Exercise material:
+===+

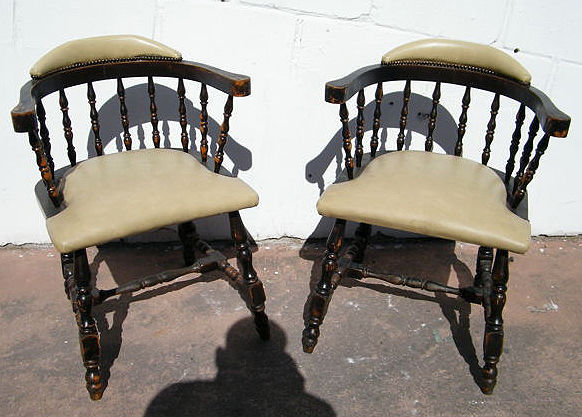 Set of two chairs made of solid wood and upholstered in leather, mid 20th century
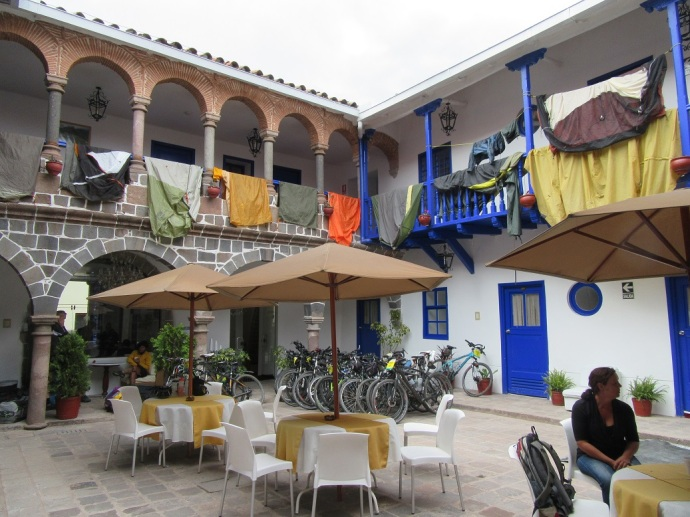 This is what happens when a bunch of cyclists show up and stay in your hotel.   We're in a beautiful little hotel, so what do we do?  Hang our tents and laundry out everywhere to dry.  Honestly, this is a pretty little courtyard (Photo and caption credit: Laura and Greg's blog)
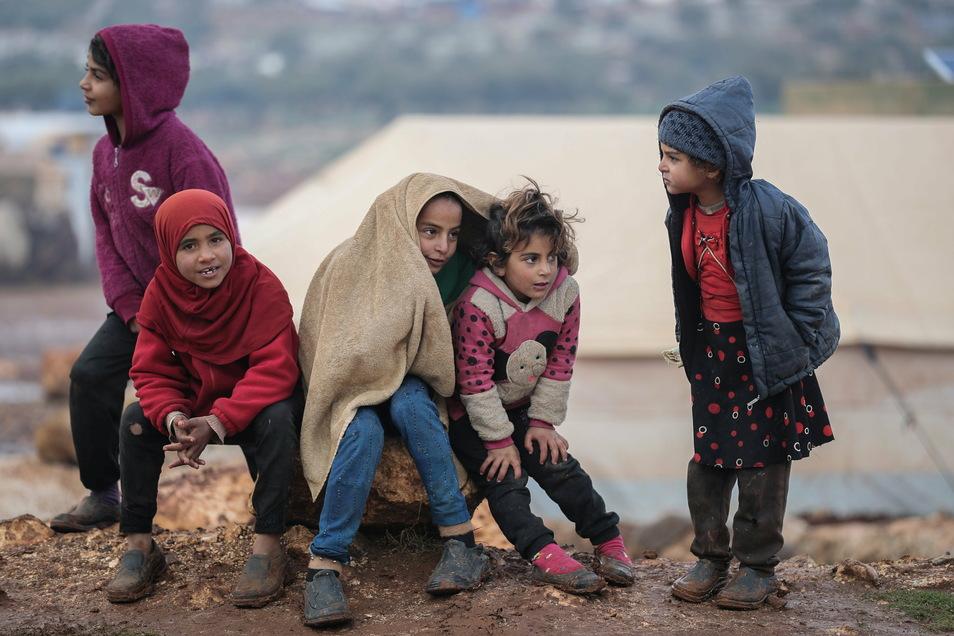 Syrische Kinder versuchen, sich bei kalten Wetterbedingungen in einem Flüchtlingslager für Binnenvertriebene warm zu halten. Die EU will nun erneut Hilfen für das Bürgerkriegsland sammeln.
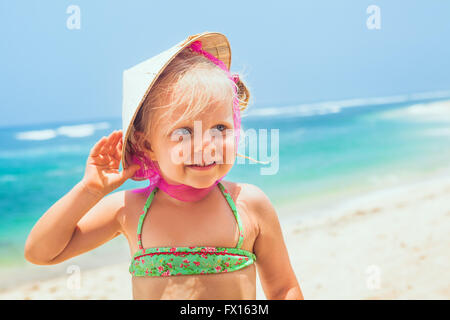 Portrait of beautiful little traveler on sunny white sand beach - happy smiling baby girl in vietnamese straw hat - Stock Photo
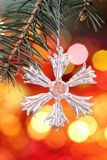 Snowflake on branch of Christmas tree Stock Photo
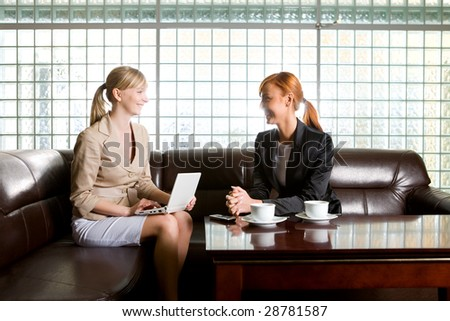 Two women sitting on couch and talking. One of them doing something on laptop. - stock photo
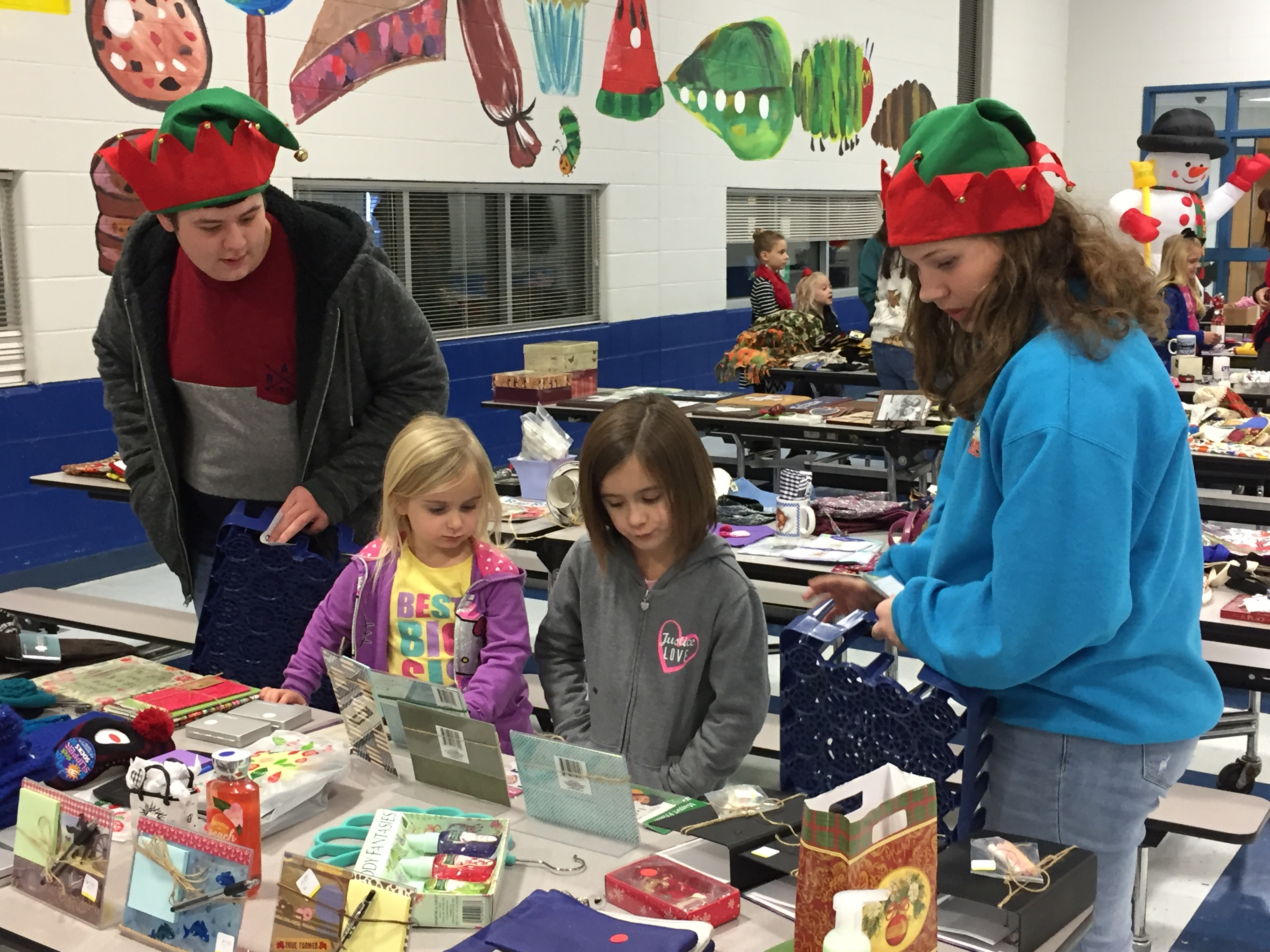 FBLA student volunteers help out with the annual Christmas Village.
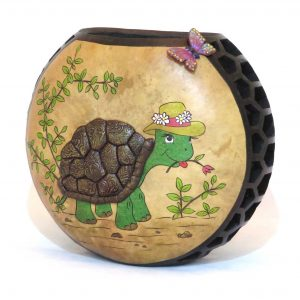 A decorative gourd container with a tortoise and a butterfly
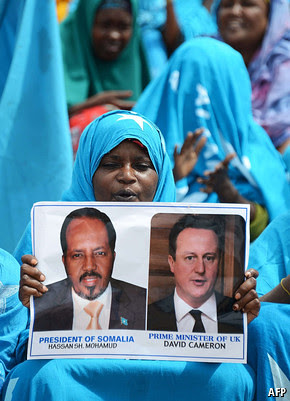 Poster held symbolizing the imperialist-backed conference in London to chart the future of the Horn of Africa nation of Somalia. The state has been a U.S. neo-colony under the current AMISOM and CIA occupation. by Pan-African News Wire File Photos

+===+

What is being asked:
The lines to copy run from the one with "Two women sitting" through the end of the material. Write them out exactly, leaving out the pictures.

Task response:
 Two women sitting on couch and talking. One of them doing something on laptop. - stock photo
 FBLA student volunteers help out with the annual Christmas Village.
 A decorative gourd container with a tortoise and a butterfly
 Poster held symbolizing the imperialist-backed conference in London to chart the future of the Horn of Africa nation of Somalia. The state has been a U.S. neo-colony under the current AMISOM and CIA occupation. by Pan-African News Wire File Photos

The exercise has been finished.